Three terrorists died in Tuesday's explosions and a massive manhunt was launched to track down other suspects believed to be behind the blasts.
Belgian security services were hunting two men pictured with the suicide bombers shortly before the attacks and believed to be on the run.
One of the men was caught on CCTV carrying a large bag and walking with jihadist Khalid El Bakraoui moments before the bomb detonated, according to state broadcaster RTBF and France's Le Monde newspaper.
Another of the suspected killers, dubbed "the man in white", was pictured pushing a trolley through Zaventem Airport with Najim Laachraoui and Khalid's brother Ibrahim before they blew themselves up.
Meanwhile, a US official said at least two American citizens were killed in the attacks.
The news came as Mr Kerry was visiting Brussels to express his condolences to the Belgian people.
Authorities announced that Chinese, French, and Dutch citizens were also among the dead.
German prosecutors said they are investigating whether a Moroccan man detained in central Germany has any connection to the Brussels attacks.

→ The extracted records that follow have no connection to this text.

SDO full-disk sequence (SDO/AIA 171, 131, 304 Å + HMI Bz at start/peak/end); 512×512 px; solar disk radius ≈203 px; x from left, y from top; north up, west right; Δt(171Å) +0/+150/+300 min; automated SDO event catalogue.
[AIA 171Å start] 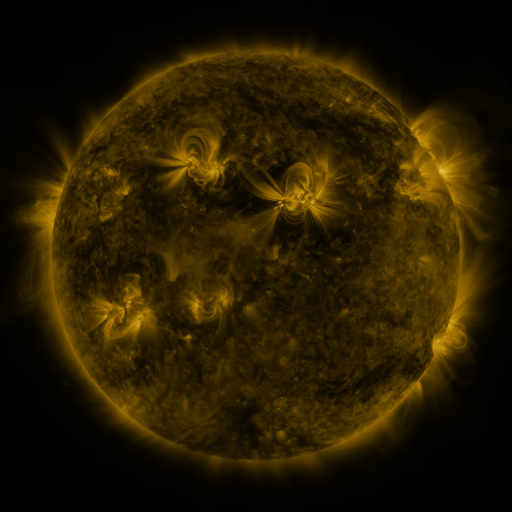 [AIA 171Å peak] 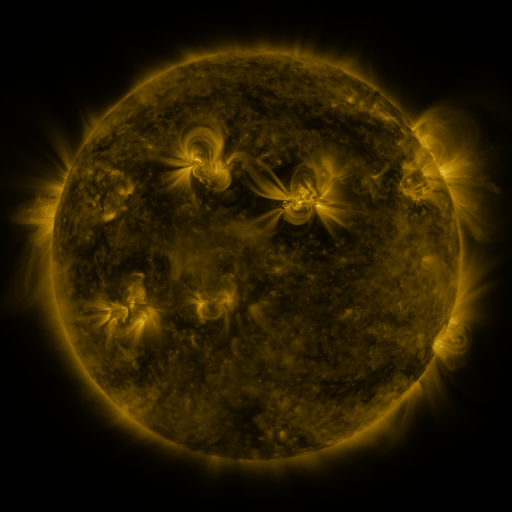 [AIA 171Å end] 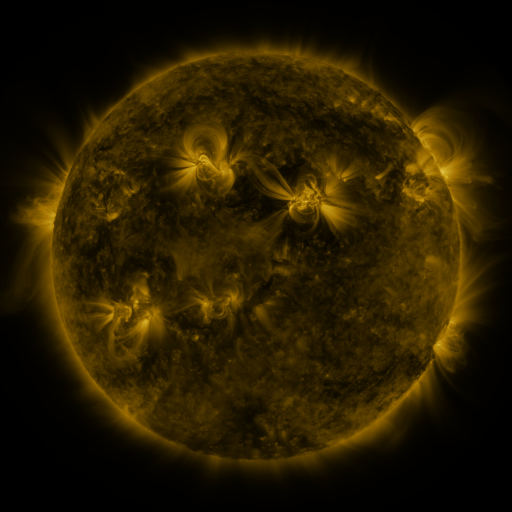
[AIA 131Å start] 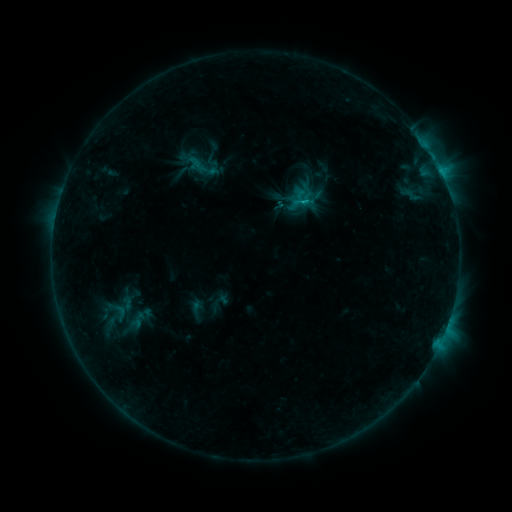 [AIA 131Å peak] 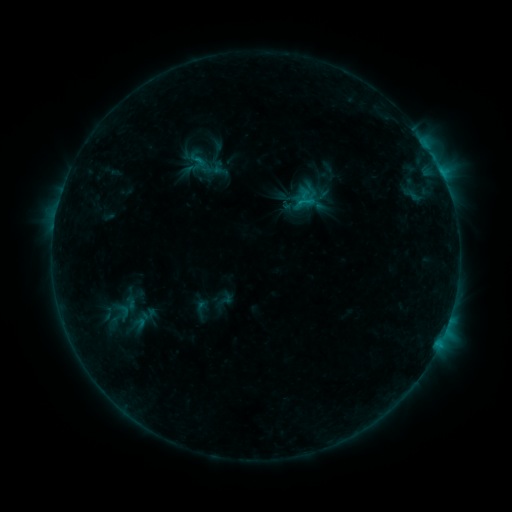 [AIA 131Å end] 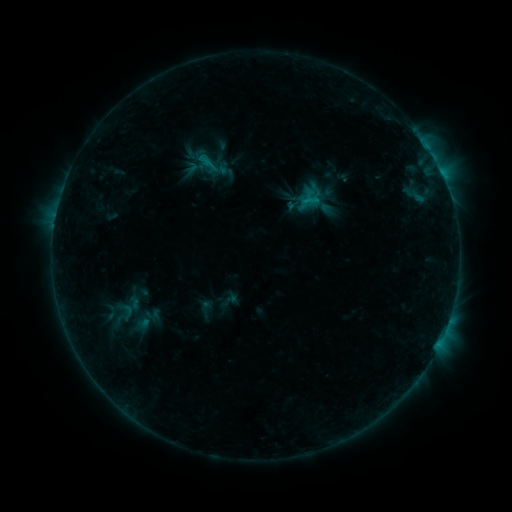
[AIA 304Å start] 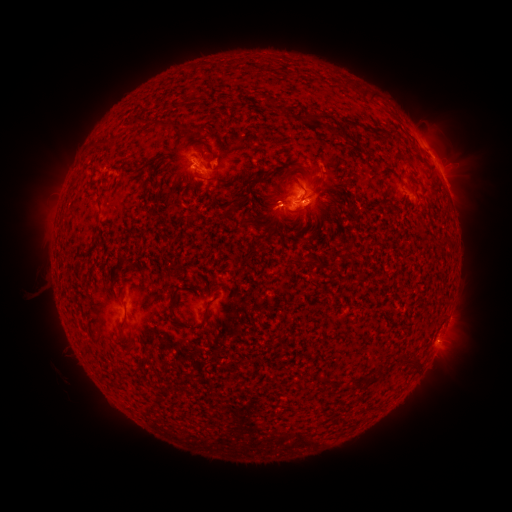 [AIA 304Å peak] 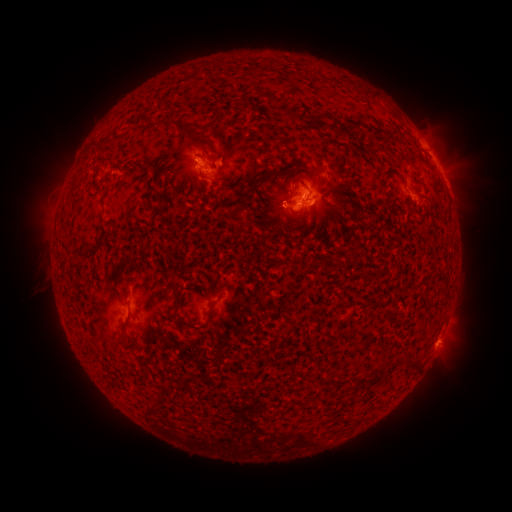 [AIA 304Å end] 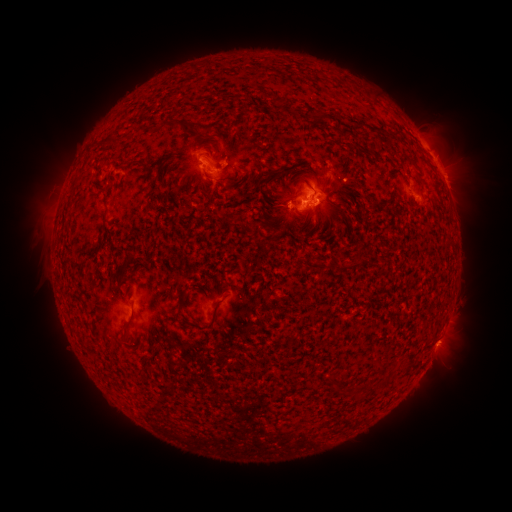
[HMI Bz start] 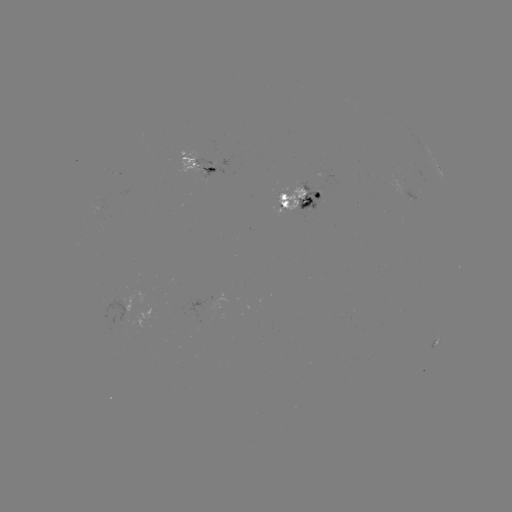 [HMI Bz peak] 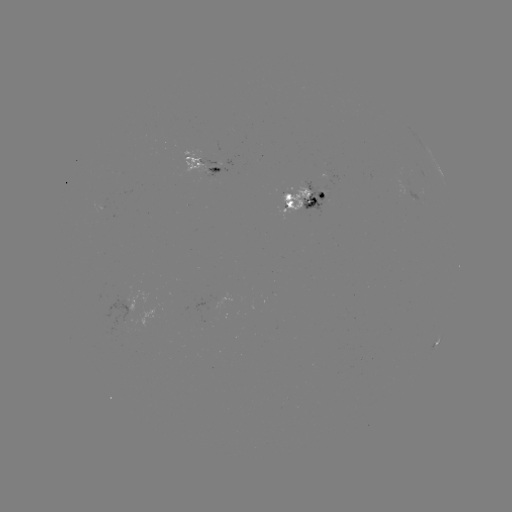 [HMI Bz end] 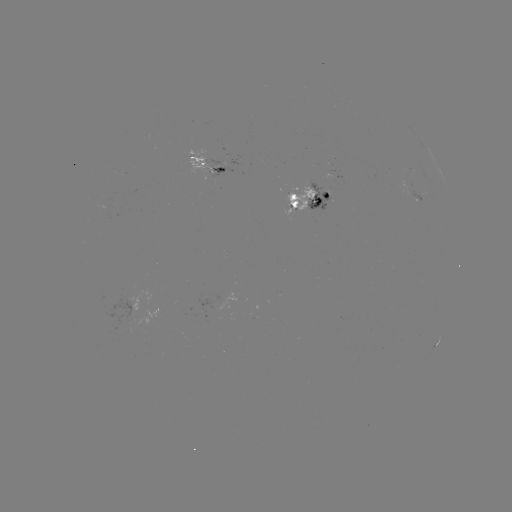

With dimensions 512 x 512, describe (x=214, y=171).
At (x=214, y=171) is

Prosecutors in Giessen said the 28-year-old was picked up early on Thursday because he did not have valid ID. They said they found documents indicating that he had been in the Brussels area recently and seized a mobile phone that they are now evaluating.
They said officials established that he had previously entered Germany under various aliases and sought asylum, and that he is known to police in Italy.

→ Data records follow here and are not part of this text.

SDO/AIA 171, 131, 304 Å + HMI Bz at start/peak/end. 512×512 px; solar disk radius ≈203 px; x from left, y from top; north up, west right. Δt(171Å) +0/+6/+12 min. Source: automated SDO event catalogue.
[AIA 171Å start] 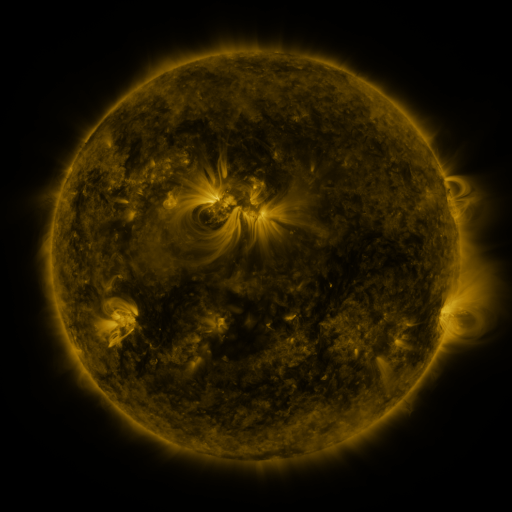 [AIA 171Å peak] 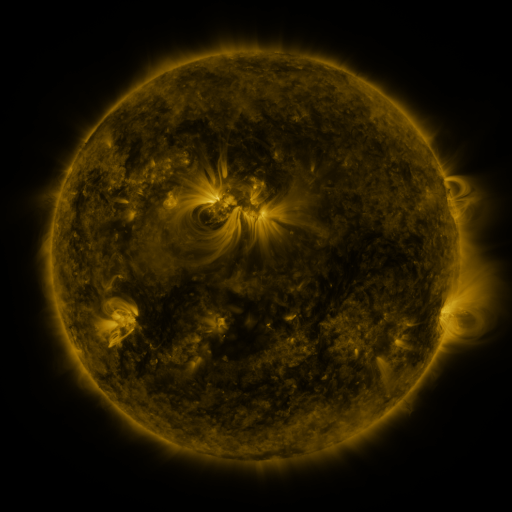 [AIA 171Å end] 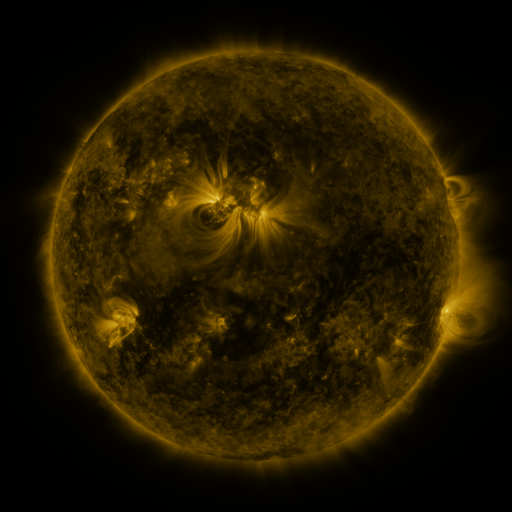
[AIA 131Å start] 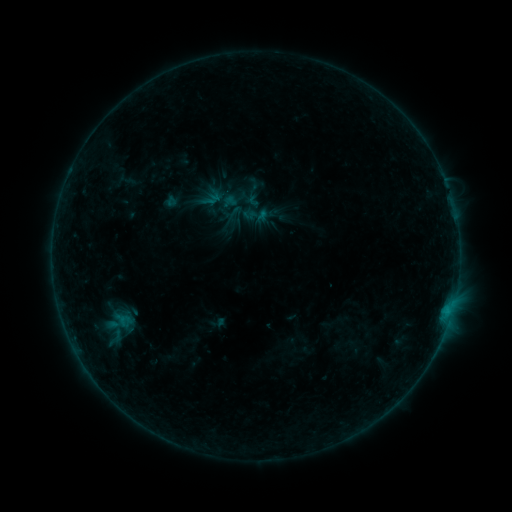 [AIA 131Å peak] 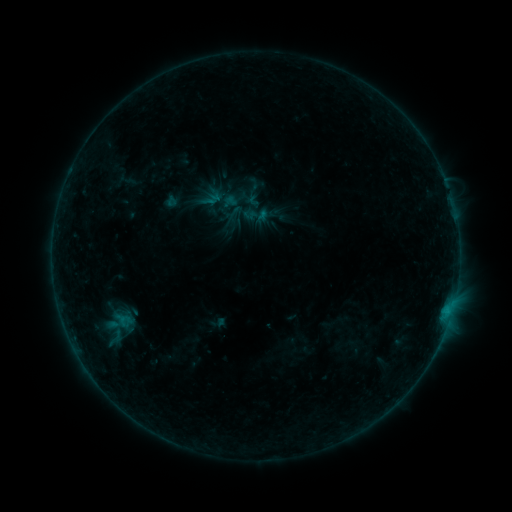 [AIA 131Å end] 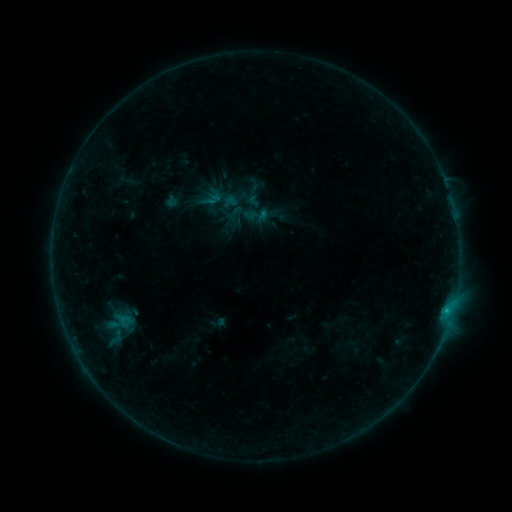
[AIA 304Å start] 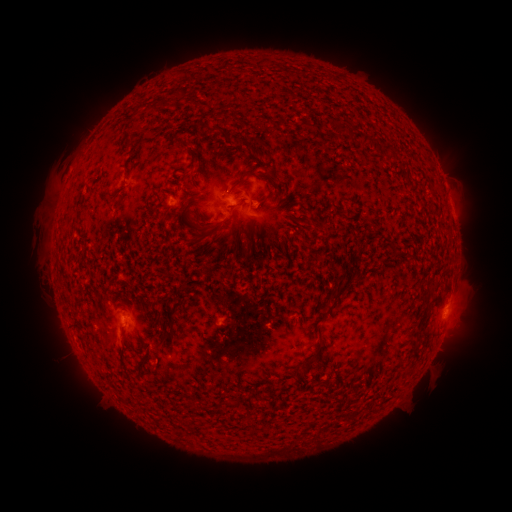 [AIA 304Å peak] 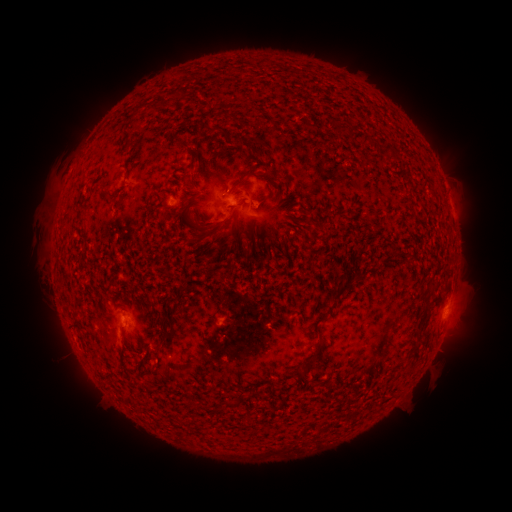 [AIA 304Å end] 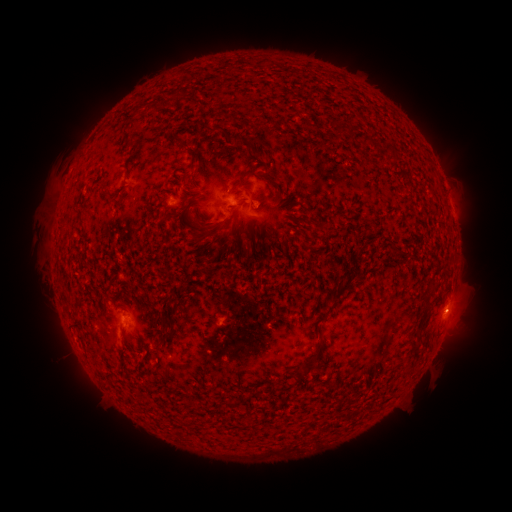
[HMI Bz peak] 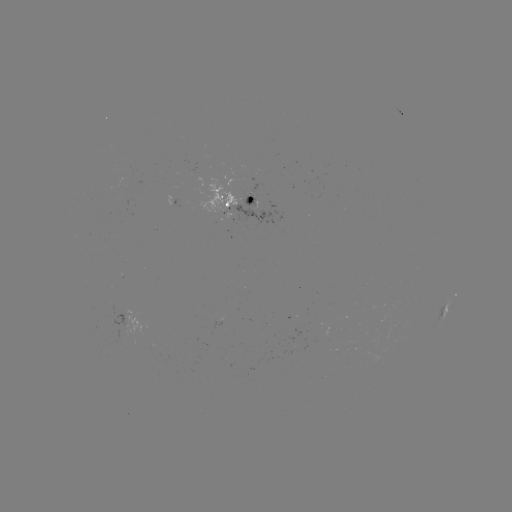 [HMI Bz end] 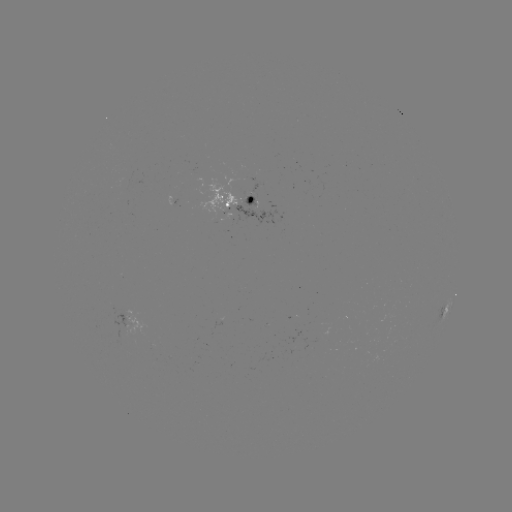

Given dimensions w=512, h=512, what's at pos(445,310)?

Der Spiegel magazine and two public broadcasters are saying the man received two suspicious text messages on the day of the Brussels attacks.
Meanwhile, US defence secretary Ash Carter said US forces have killed a senior Islamic State leader, among several key members of the militant group eliminated this week.

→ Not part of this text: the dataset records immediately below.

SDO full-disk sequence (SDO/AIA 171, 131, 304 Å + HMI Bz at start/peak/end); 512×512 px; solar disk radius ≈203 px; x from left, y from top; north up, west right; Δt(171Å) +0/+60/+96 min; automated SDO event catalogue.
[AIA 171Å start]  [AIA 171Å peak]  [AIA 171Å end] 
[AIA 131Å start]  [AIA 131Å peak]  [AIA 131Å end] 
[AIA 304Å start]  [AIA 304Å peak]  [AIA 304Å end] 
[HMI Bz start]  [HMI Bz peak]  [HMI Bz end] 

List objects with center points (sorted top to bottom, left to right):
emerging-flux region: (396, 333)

He identified the senior IS leader as Haji Imam and described him as the group's finance minister. He said he was a "well-known terrorist" who had a hand in terror plots outside of Iraq and Syria.
He did not say whether the IS finance leader was killed in Syria or Iraq.
Mr Hammond tweeted: "Another step closer to defeating #Daesh with the death of Haji Imam. #CoalitionProgress continues."
A Belgian official has said the top suspect in the November attacks in Paris, Salah Abdeslam, has stopped cooperating with police since Tuesday's Brussels bombings.
Justice Minister Koen Geens said Abdeslam "no longer wants to talk".
Federal prosecutors also said the suspect "refused to make the slightest comment" when questioned just after the Brussels attacks.
Abdeslam was arrested in the Brussels suburb of Molenbeek on March 18, just four days before the bombings at the airport and subway.
France is seeking his extradition, which his lawyer initially challenged, saying his client could have valuable information for investigators, but Abdeslam has changed his mind since the Brussels attacks and is prepared to go.
Meanwhile, Belgian federal prosecutors have said DNA analysis and an official investigation have confirmed that one of the suicide bombers at the airport was Najim Laachraoui.
They said the 24-year-old is also the suspected bombmaker whose DNA was found on a suicide vest and bomb used in the Paris attacks.
A German official has said there is no concrete evidence that a man arrested in Duesseldorf following the Brussels attacks has current links to Islamic extremists in Brussels or Paris.